PROBLEM DETAILS:
In the glossary of system terms below, what does a dead letter queue store?

PROVIDED PASSAGE:
===============

A cold start is the period when a component exists but has not warmed up enough to be fully effective. In Mutexmachine it appears when caches come online and hit rate climbs gradually.

Connection draining

Connection draining lets existing requests finish before a server is removed from rotation. In Mutexmachine it is the safer operational pattern behind rollbacks, restarts, and deploy incidents.

D

Database

The database is the durable source of truth for application state. It often becomes the hardest component to scale because reads and writes converge there.

DDoS

A distributed denial-of-service attack floods a system with traffic in order to overwhelm capacity and knock the service offline.

Dependency latency

Dependency latency happens when a downstream service slows down and upstream servers wait on it, holding threads and connections open until pressure spreads.

Dead letter queue

A dead letter queue stores messages that failed too many times so healthy work can keep moving. In Mutexmachine it explains poison queue message and retry-limit incidents.

===============

DATA BLOCK:

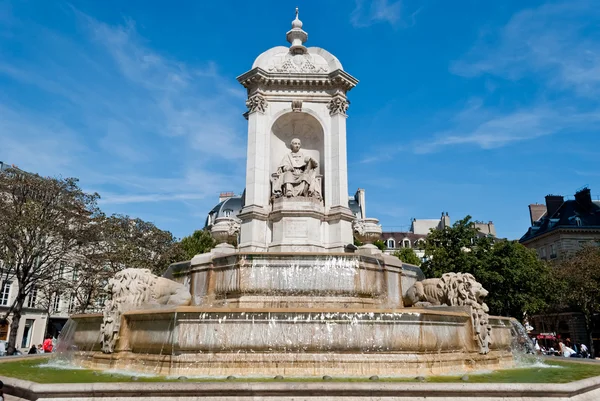 St. sulpice náměstí kašna, Paříž — Stock fotografie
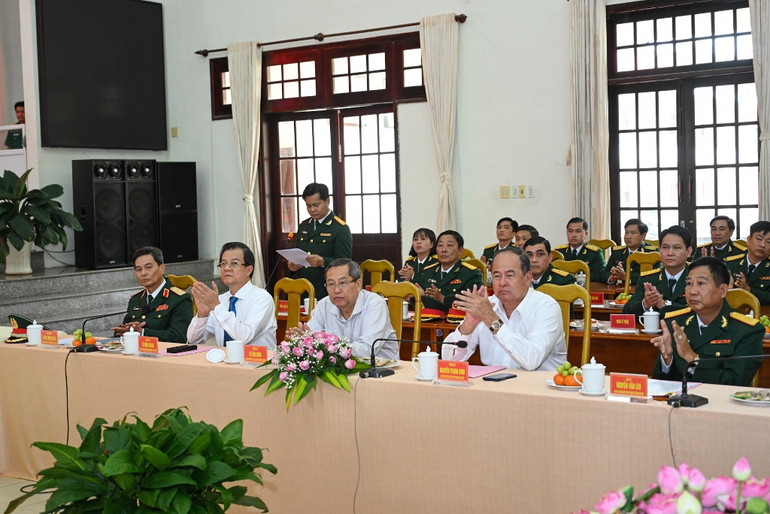 [Ảnh] Chủ tịch Quốc hội Vương Đình Huệ thăm, chúc Tết Bộ Chỉ huy quân sự tỉnh An Giang ảnh 4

===============

OUTPUT:
It stores messages that failed too many times, so healthy work can keep moving.